_EXERCISE DESCRIPTION:_
According to the passage on children's input in Texas custody cases, how old must a child be for a judge to be required to interview the child when a parent requests it?

Segment Start: PASSAGE SHOWN

The first way is simply allowing children to talk to the judge. Section 153.009 of the Texas Family Code allows a parent to request that a judge interview the child in chambers to determine the child’s wishes regarding certain aspects of custody. If a child is over the age of 12, it is mandatory that the judge interview the child on the request of a parent. A judge may also interview a child under age 12. It is important to know that 12-year old children cannot actually decide where they where they want to live. They will not be providing the “final say.” Instead, the child’s wishes will just be one factor that the Court considers in addition to other important information. Another thing to keep in mind is that this process can be traumatic for children. Sitting in a judge’s chambers can be very intimidating for a child, and a child could be negatively impacted by the pressure of such a weighty decision. However, many times, a child’s input can be very important in a child custody dispute, and so there are other means to obtain the information indirectly.

Another way to get a child’s input in child custody litigation is through a Child Custody Evaluation. In Texas, the only mental health professional that may make recommendations as to possession and conservatorship for children is a child custody evaluator. The Texas Family Code provides very detailed requirements for a child custody evaluation, which includes interviews of each parent and anyone living in a house with the child, interviews of the child, and observations of the home environment and each parent’s interactions with the child. The child custody evaluator will therefore be able to talk to children about where they want to live, and will do so in conjunction with a much broader study into the children’s home environment and what will ultimately be in the best interests of the children.

Segment End: PASSAGE SHOWN
Segment Start: EXCERPTED DATA

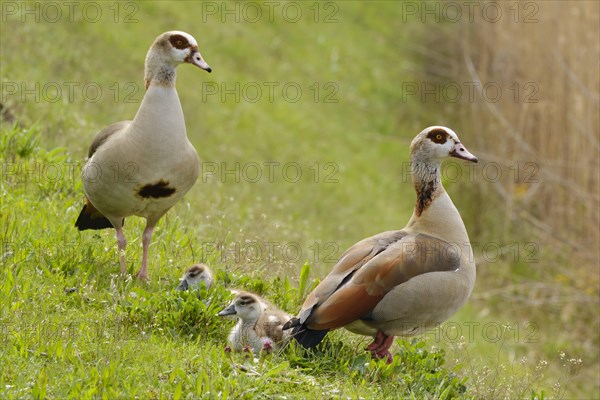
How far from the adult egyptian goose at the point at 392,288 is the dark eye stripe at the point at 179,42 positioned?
6.53 feet

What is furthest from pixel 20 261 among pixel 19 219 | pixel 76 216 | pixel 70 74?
pixel 70 74

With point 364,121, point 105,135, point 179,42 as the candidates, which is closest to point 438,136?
point 179,42

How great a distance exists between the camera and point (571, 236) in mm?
13156

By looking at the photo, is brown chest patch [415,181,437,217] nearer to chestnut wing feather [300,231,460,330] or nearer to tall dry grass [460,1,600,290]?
chestnut wing feather [300,231,460,330]

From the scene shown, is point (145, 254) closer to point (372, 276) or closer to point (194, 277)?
point (194, 277)

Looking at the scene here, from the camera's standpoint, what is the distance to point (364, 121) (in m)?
17.1

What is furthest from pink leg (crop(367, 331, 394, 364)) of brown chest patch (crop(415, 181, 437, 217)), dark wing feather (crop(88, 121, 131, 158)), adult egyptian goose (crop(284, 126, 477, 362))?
dark wing feather (crop(88, 121, 131, 158))

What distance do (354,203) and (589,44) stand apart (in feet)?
13.6

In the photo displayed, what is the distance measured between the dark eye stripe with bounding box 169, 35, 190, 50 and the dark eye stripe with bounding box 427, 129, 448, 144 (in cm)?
→ 194

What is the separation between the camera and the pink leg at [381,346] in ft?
20.1

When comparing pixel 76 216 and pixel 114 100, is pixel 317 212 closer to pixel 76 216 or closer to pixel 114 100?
pixel 114 100

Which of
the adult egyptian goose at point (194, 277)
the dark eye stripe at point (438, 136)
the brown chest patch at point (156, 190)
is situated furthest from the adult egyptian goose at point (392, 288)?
the brown chest patch at point (156, 190)

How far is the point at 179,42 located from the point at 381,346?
8.77 ft

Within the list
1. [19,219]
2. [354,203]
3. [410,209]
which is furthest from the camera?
[410,209]
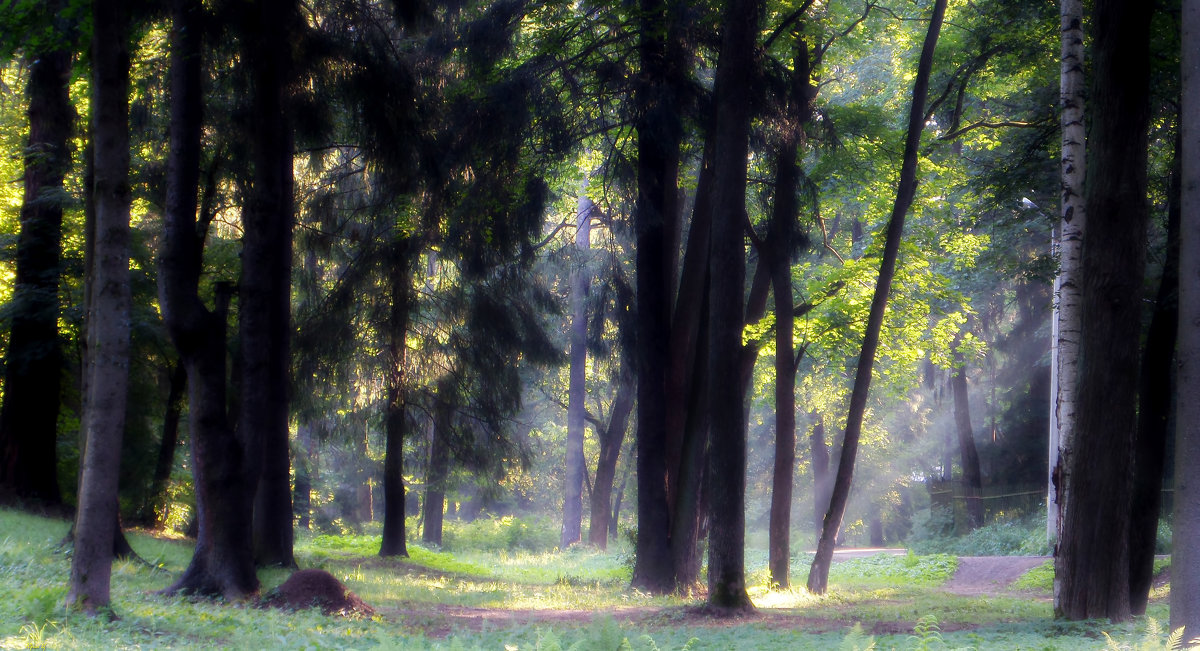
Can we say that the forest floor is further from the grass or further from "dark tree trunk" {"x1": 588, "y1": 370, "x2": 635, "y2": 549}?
"dark tree trunk" {"x1": 588, "y1": 370, "x2": 635, "y2": 549}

Segment End: EXCERPTED DATA

_EXERCISE RESPONSE:_
Over the age of 12.